Когда у Питера умерла мама, он следил за отцом с тревогой. Сначала было просто молчание, которое пуга́ло. Но постепенно отцовское лицо будто окостенело, на нём застыло всегда одинаковое выражение угрозы, а руки отец держал сжатыми в кулаки и, кажется, ждал только повода, чтобы пустить их в ход. И Питер научился вести себя так, чтобы не стать таким поводом. Не путался под ногами.
Запах лука и застарелого жира заполнял всё, он сочился из стен, даже из постели.
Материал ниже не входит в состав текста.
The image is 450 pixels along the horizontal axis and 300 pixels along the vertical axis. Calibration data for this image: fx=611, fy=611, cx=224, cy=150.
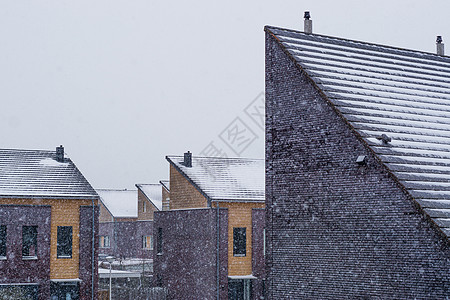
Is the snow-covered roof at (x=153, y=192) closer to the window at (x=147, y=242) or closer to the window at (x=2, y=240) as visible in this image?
the window at (x=147, y=242)

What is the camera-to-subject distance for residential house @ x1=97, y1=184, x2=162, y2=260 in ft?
157

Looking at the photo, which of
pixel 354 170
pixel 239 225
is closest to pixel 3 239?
pixel 239 225

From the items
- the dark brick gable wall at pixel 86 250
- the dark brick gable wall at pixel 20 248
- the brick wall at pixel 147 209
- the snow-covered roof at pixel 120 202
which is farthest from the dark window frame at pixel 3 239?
the snow-covered roof at pixel 120 202

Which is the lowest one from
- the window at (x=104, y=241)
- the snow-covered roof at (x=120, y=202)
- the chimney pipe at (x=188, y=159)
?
the window at (x=104, y=241)

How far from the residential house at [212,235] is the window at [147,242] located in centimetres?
1666

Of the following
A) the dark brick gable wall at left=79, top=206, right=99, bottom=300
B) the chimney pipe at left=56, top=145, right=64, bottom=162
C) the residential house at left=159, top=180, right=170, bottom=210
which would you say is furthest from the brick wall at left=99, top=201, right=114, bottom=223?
the dark brick gable wall at left=79, top=206, right=99, bottom=300

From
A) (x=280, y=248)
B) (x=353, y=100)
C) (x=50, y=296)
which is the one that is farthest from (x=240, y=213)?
(x=353, y=100)

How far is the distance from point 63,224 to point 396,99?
16.2 meters

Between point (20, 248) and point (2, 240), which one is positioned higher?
point (2, 240)

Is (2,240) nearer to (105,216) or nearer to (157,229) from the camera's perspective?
(157,229)

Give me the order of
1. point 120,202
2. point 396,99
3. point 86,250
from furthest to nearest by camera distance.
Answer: point 120,202 → point 86,250 → point 396,99

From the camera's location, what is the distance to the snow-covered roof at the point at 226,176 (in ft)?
91.0

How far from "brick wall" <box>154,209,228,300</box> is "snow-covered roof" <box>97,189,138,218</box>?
23367 millimetres

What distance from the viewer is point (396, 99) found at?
539 inches
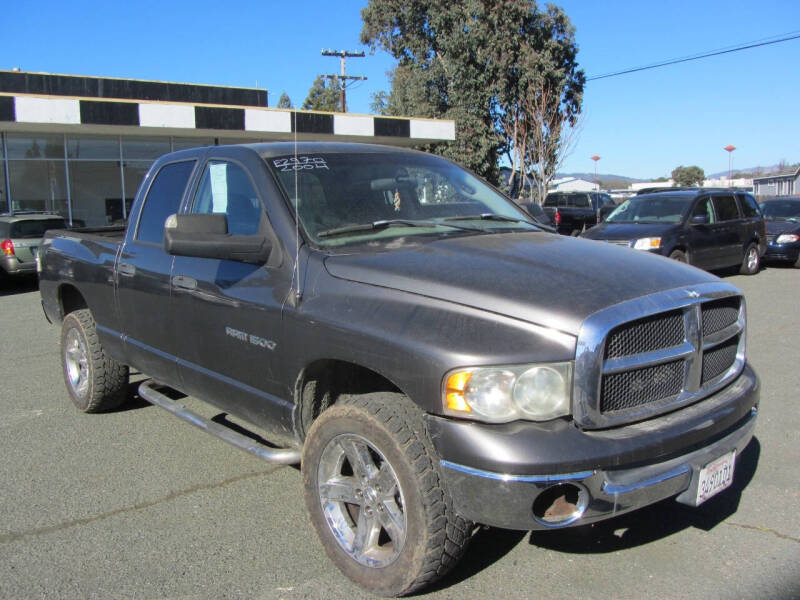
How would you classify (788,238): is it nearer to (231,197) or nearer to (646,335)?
(646,335)

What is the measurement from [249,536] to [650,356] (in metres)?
2.11

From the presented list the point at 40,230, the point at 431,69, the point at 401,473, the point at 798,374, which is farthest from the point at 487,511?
Result: the point at 431,69

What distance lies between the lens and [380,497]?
2820mm

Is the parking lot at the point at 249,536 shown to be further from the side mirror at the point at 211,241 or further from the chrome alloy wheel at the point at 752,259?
the chrome alloy wheel at the point at 752,259

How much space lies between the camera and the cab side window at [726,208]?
1330cm

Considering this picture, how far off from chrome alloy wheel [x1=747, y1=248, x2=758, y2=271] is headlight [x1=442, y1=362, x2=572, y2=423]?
1353 centimetres

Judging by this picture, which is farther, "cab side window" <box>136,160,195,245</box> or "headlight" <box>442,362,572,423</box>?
"cab side window" <box>136,160,195,245</box>

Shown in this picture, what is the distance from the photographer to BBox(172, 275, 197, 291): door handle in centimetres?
380

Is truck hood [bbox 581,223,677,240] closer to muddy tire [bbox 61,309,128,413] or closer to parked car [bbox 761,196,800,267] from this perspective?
parked car [bbox 761,196,800,267]

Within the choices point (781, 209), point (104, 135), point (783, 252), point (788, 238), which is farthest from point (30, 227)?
point (781, 209)

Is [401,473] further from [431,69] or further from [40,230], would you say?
[431,69]

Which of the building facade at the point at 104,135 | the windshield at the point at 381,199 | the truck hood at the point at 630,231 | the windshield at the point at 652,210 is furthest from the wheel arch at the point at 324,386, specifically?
the building facade at the point at 104,135

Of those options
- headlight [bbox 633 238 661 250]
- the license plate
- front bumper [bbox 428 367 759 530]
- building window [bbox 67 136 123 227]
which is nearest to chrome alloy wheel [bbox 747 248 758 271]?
headlight [bbox 633 238 661 250]

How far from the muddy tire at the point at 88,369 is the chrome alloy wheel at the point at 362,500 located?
278 cm
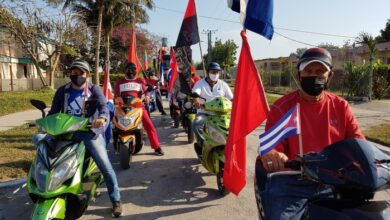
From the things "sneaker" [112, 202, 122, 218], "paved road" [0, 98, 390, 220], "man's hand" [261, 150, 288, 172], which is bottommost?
"paved road" [0, 98, 390, 220]

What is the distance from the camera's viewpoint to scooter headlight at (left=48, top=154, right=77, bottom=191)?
12.3 ft

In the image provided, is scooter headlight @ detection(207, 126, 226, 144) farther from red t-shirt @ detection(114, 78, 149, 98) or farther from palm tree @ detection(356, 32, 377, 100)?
palm tree @ detection(356, 32, 377, 100)

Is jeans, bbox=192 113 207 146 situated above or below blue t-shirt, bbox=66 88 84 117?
below

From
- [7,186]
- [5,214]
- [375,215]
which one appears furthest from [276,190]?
[7,186]

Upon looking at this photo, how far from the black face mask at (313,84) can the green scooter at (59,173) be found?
2.39 m

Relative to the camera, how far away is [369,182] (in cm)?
208

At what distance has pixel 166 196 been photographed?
5523 millimetres

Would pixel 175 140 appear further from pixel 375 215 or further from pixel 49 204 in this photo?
pixel 375 215

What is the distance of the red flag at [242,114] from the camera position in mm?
4582

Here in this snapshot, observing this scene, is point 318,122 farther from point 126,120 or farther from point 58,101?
point 126,120

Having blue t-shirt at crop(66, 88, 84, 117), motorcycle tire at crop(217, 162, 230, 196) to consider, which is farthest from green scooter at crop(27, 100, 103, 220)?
motorcycle tire at crop(217, 162, 230, 196)

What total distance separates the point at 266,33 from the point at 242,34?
30cm

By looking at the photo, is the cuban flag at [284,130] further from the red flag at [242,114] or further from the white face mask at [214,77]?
the white face mask at [214,77]

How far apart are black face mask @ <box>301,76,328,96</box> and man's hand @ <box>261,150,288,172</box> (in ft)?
1.94
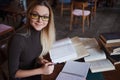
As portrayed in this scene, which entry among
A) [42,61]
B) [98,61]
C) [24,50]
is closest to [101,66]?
[98,61]

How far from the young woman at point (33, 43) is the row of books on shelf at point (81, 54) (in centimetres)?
8

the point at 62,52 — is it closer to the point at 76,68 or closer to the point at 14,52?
the point at 76,68

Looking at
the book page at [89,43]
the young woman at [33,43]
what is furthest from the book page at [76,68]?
the book page at [89,43]

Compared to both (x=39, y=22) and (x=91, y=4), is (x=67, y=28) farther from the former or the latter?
(x=39, y=22)

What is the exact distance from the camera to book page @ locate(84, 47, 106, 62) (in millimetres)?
1406

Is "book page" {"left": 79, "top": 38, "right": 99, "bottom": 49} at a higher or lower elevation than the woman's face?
lower

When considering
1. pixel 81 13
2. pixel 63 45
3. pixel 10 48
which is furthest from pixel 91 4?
pixel 10 48

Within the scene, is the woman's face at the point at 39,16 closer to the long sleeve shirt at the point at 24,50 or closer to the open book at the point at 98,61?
the long sleeve shirt at the point at 24,50

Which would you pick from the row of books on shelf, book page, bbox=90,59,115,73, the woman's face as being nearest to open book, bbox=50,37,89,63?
the row of books on shelf

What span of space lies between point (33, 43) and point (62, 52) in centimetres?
21

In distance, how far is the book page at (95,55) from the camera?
1.41 m

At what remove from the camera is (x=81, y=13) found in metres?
4.13

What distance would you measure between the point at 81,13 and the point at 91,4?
75 cm

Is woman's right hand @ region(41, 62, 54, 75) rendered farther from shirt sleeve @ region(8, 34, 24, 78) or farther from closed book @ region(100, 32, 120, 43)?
closed book @ region(100, 32, 120, 43)
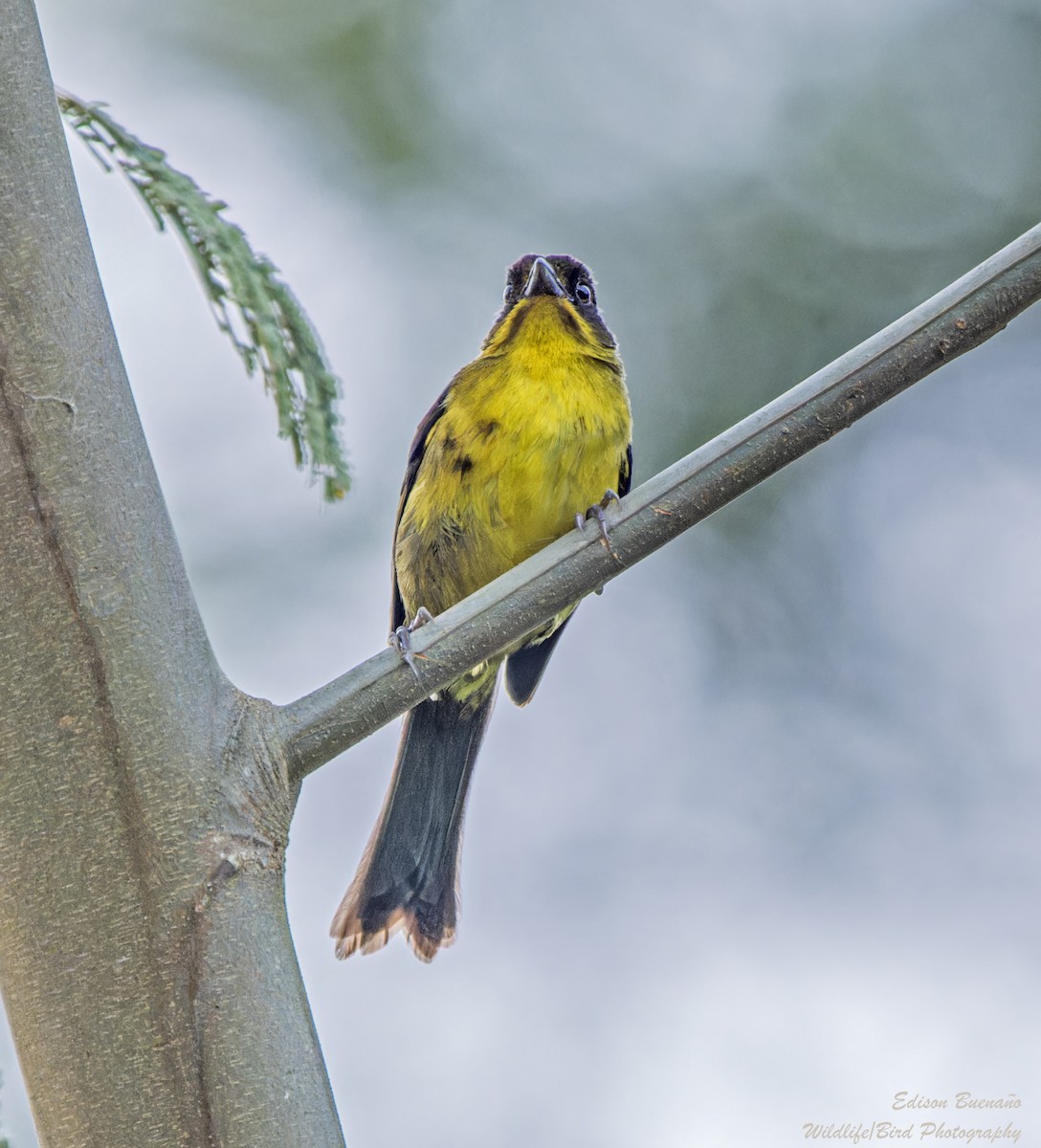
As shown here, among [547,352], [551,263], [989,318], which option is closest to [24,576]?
[989,318]

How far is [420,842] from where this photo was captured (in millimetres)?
2908

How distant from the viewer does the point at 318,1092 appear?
4.35ft

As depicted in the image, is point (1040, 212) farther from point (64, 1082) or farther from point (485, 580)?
point (64, 1082)

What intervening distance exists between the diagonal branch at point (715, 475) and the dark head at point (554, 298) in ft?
5.34

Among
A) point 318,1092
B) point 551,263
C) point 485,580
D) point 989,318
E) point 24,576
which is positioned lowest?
point 318,1092

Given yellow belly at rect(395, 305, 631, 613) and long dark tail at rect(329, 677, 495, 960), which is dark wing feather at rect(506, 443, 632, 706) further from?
yellow belly at rect(395, 305, 631, 613)

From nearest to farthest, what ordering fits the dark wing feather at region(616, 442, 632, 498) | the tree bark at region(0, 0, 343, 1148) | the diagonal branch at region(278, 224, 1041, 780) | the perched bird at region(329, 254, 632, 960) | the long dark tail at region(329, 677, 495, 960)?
the tree bark at region(0, 0, 343, 1148)
the diagonal branch at region(278, 224, 1041, 780)
the long dark tail at region(329, 677, 495, 960)
the perched bird at region(329, 254, 632, 960)
the dark wing feather at region(616, 442, 632, 498)

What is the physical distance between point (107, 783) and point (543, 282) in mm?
2395

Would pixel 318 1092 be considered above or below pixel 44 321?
below

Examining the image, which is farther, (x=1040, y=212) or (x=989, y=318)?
(x=1040, y=212)

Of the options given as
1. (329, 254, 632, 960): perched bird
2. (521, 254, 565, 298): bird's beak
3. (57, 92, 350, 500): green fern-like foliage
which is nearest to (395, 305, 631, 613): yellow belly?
(329, 254, 632, 960): perched bird

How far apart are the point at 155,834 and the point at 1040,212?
469 centimetres

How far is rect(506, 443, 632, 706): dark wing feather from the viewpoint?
11.2ft

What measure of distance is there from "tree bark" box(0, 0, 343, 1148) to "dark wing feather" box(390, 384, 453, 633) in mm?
1921
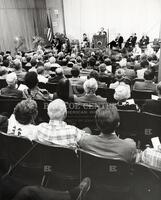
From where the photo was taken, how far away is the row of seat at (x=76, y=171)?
6.70 feet

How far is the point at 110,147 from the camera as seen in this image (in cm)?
223

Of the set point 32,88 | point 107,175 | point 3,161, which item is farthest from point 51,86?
point 107,175

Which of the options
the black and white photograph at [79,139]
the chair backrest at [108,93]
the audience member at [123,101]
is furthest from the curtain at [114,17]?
the audience member at [123,101]

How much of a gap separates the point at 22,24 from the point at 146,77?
11951 millimetres

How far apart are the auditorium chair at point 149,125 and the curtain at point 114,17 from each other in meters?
13.4

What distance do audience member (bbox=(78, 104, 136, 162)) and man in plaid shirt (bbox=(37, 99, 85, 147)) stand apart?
203 millimetres

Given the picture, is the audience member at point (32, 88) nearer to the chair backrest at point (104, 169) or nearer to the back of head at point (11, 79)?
the back of head at point (11, 79)

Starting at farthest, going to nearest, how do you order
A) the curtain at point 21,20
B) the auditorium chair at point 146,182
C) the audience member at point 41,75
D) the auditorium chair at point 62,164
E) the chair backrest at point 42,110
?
the curtain at point 21,20, the audience member at point 41,75, the chair backrest at point 42,110, the auditorium chair at point 62,164, the auditorium chair at point 146,182

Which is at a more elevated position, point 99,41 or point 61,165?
point 61,165

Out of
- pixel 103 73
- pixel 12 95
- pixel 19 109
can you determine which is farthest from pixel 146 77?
pixel 19 109

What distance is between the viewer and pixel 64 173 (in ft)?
7.84

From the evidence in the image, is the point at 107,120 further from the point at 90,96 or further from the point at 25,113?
the point at 90,96

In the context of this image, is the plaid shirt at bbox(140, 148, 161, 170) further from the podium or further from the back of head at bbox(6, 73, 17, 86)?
the podium

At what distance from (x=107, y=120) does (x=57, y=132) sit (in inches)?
20.4
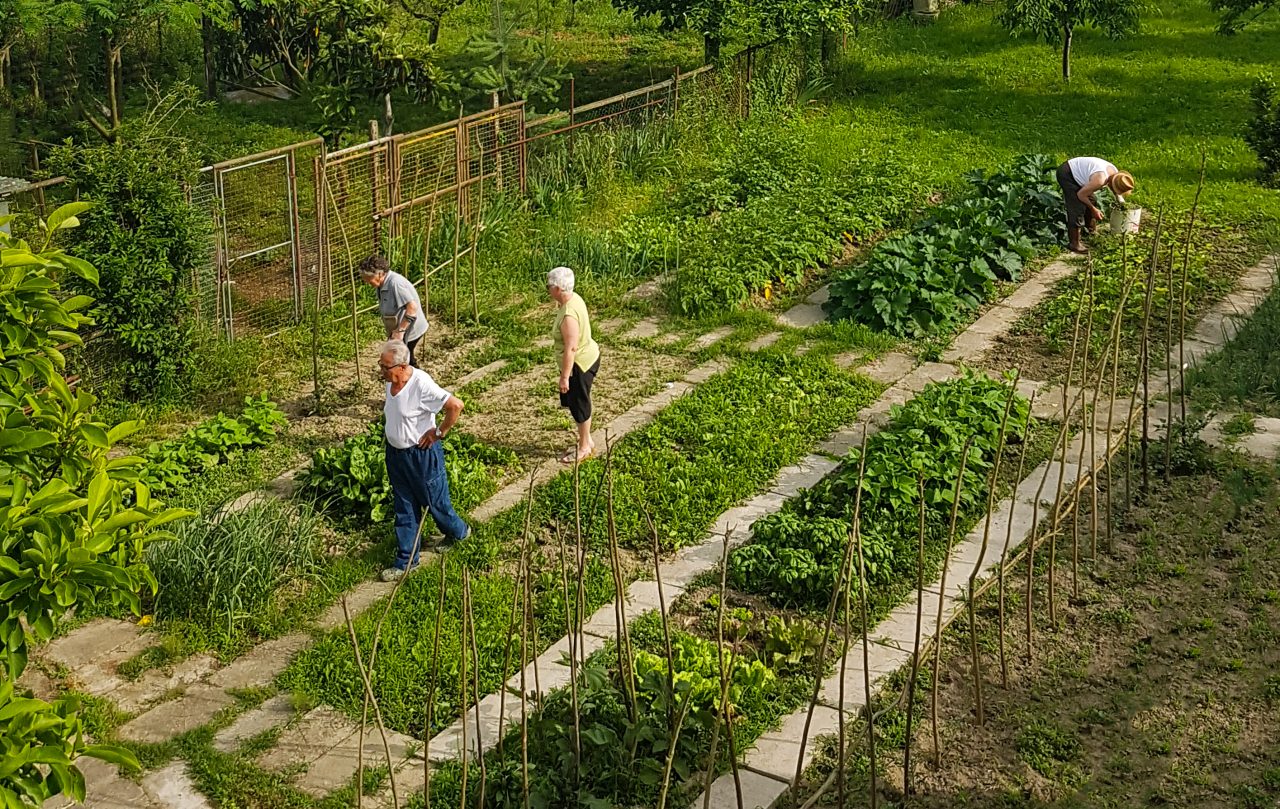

Питер открыл окно около кровати.
В комнату дунул холодный апрельский ветер. Пакс ни разу в жизни не ночевал один, разве только в своей загородке. Сейчас Питер пытался стереть из памяти ту последнюю минуту, когда он видел своего лиса. Может, он и недолго бежал потом за машиной. Но когда он выскочил на обочину и замер, не понимая, – вот это было хуже всего.
Опять зашевелилась тревога. Весь день, пока они ехали, она таилась, свернувшись кольцами где-то рядом. Питеру вообще всегда казалось, что его тревога похожа на змею – только и ждёт удобного момента, чтобы подползти, скользнуть по спине вверх, и он опять услышит знакомое насмешливое шипение. Ты не там, где должен быть. Случится беда, потому что ты не там, где должен быть.
Он перекатился на край и вытащил из-под кровати жестяную коробку. Достал фотокарточку. Отец так спокойно обнимает рукой чёрно-белого пса – будто вовсе не думает, что может его потерять.
Неразлучники. Питер заметил, с какой гордостью дед это произнес. Конечно. Деду есть чем гордиться: он воспитал сына, который понимает, что такое верность. И что такое ответственность. Ребёнок и его питомец, они и должны быть неразлучны. Но само это слово, «неразлучники» – будто попугаи какие-то, – звучало как упрёк. Получается, они с Паксом… разлучники?
А вот и нет, ничего подобного. Иногда у Питера вообще возникало странное ощущение, будто они с Паксом – одно целое. В первый раз так было, когда он впервые вывел своего лисёнка на прогулку. Пакс увидел птицу и напрягся, натянул поводок, задрожал как наэлектризованный. И Питер вдруг тоже увидел её глазами Пакса: птица – чудесный полёт молнии, невозможная свобода и скорость. Питер тогда вздрогнул всем телом, всей кожей, плечи обожгло будто тоской по крыльям. И то же самое сегодня днём: внезапно ему померещилось, что машина уехала, а он, Питер, остался на обочине один. Сердце заколотилось часто и тревожно.